BEGIN Source material

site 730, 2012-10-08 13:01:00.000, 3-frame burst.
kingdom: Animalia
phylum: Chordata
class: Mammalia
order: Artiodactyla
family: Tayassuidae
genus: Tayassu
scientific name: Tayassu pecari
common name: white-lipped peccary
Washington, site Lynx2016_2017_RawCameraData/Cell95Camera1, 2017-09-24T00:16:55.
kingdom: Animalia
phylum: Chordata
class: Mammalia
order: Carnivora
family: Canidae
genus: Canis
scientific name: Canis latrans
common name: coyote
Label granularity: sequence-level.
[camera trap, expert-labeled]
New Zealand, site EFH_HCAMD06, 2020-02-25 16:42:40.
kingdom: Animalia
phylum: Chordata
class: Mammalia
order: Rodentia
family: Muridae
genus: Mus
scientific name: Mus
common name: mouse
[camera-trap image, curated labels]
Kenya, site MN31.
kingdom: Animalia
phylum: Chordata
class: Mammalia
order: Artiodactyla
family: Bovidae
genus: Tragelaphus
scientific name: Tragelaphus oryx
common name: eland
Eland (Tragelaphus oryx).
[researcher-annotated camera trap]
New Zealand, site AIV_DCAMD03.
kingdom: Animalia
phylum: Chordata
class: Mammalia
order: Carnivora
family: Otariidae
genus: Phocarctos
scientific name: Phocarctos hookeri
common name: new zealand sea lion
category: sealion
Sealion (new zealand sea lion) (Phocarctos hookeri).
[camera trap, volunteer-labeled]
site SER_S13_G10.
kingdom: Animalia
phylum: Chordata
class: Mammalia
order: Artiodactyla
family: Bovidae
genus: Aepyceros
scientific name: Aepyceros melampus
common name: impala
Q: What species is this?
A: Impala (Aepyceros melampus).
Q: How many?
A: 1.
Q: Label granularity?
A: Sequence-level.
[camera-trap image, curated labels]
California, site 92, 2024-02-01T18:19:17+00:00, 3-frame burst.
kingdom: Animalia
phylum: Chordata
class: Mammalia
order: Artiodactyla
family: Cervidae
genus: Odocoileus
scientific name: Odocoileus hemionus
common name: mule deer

END Source material

**Prompt:**
Once you have counted the lines of the records holding the string "level", state that number with no other words.

**Problem solution:**
2